_Применение прочитанного_
• 1. Перечислите все действия, которые, согласно первому абзацу выступления в суде, Горбачев совершил публично после возвращения из Фороса.
• 2. Замените в выступлении в суде «партийной структуры» на «партийного аппарата» и перепишите отрывок, который начинается со слов «Итак, с одной» и заканчивается словами «к этому разрушению.».

Как известно, вернувшись из форосского плена, уточню, из самоплена, Горбачев подтвердил свою приверженность социалистическим идеалам и обновлению партии, о чем заявил публично на весь мир. И через день так же публично заявил о сложении с себя обязанностей Генерального секретаря и призвал Центральный комитет самораспуститься.

Итак, с одной стороны, мы наблюдаем твердое понимание того, что разрушение партийной структуры означало разрушение руководства страны в целом. С другой стороны, мы наблюдаем призыв к этому разрушению.

Предпосылки, а точнее, необходимость принятия чрезвычайных мер в стране возникли задолго до августовских событий, и, в частности, об этом говорил в своей речи государственный обвинитель.

Но я бы хотел обратить внимание суда на одно обстоятельство, принципиальное с моей точки зрения. Инициатива введения в стране чрезвычайных мер и несогласие с проводимой главой государства политикой исходили не от бывших членов ГКЧП, и эта инициатива исходила даже не столько от Верховного Совета, решения которого с предложением главе государства ввести чрезвычайное положение имеются в деле. Давая… показания в суде, Горбачев, в частности, пояснил, что, по разным социологическим опросам, ГКЧП поддерживало около 40 процентов населения. Я не знаю, насколько этот показатель достоверен, но из материалов дела мне известна другая цифра.

В декабре 1990 года, на шестом году перестройки, когда страна находилась уже на грани гражданской войны и катастрофы, по требованию трудовых коллективов в Москве было собрано совещание руководителей государственных предприятий, руководителей трудовых коллективов. Стенограмма этого собрания… есть. На собрании присутствовало три тысячи руководителей государственных предприятий и трудовых коллективов. Участие в этом собрании принимало руководство страны, в том числе и Горбачев.

Процитирую отдельные фрагменты из выступавших там ораторов, которые позволяют правильно оценить то состояние, то настроение, которое царило в трудовых коллективах.

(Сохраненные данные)
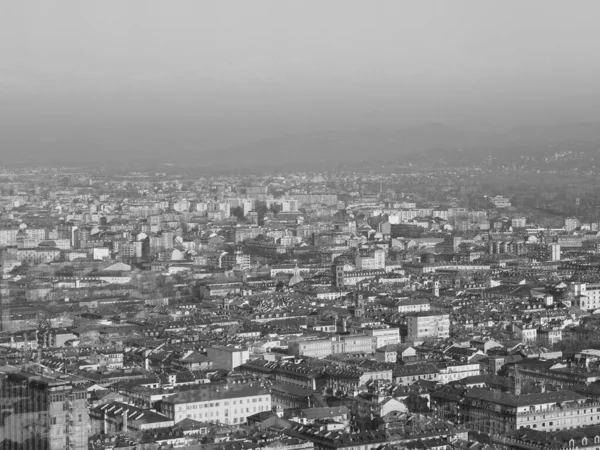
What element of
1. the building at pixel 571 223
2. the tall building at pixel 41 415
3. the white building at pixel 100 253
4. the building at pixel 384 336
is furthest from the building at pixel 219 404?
the building at pixel 571 223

_Решения заданий_
• 1. Подтвердил свою приверженность социалистическим идеалам и обновлению партии; заявил о сложении с себя обязанностей Генерального секретаря; призвал Центральный комитет самораспуститься.

• 2.
Итак, с одной стороны, мы наблюдаем твердое понимание того, что разрушение партийного аппарата означало разрушение руководства страны в целом. С другой стороны, мы наблюдаем призыв к этому разрушению.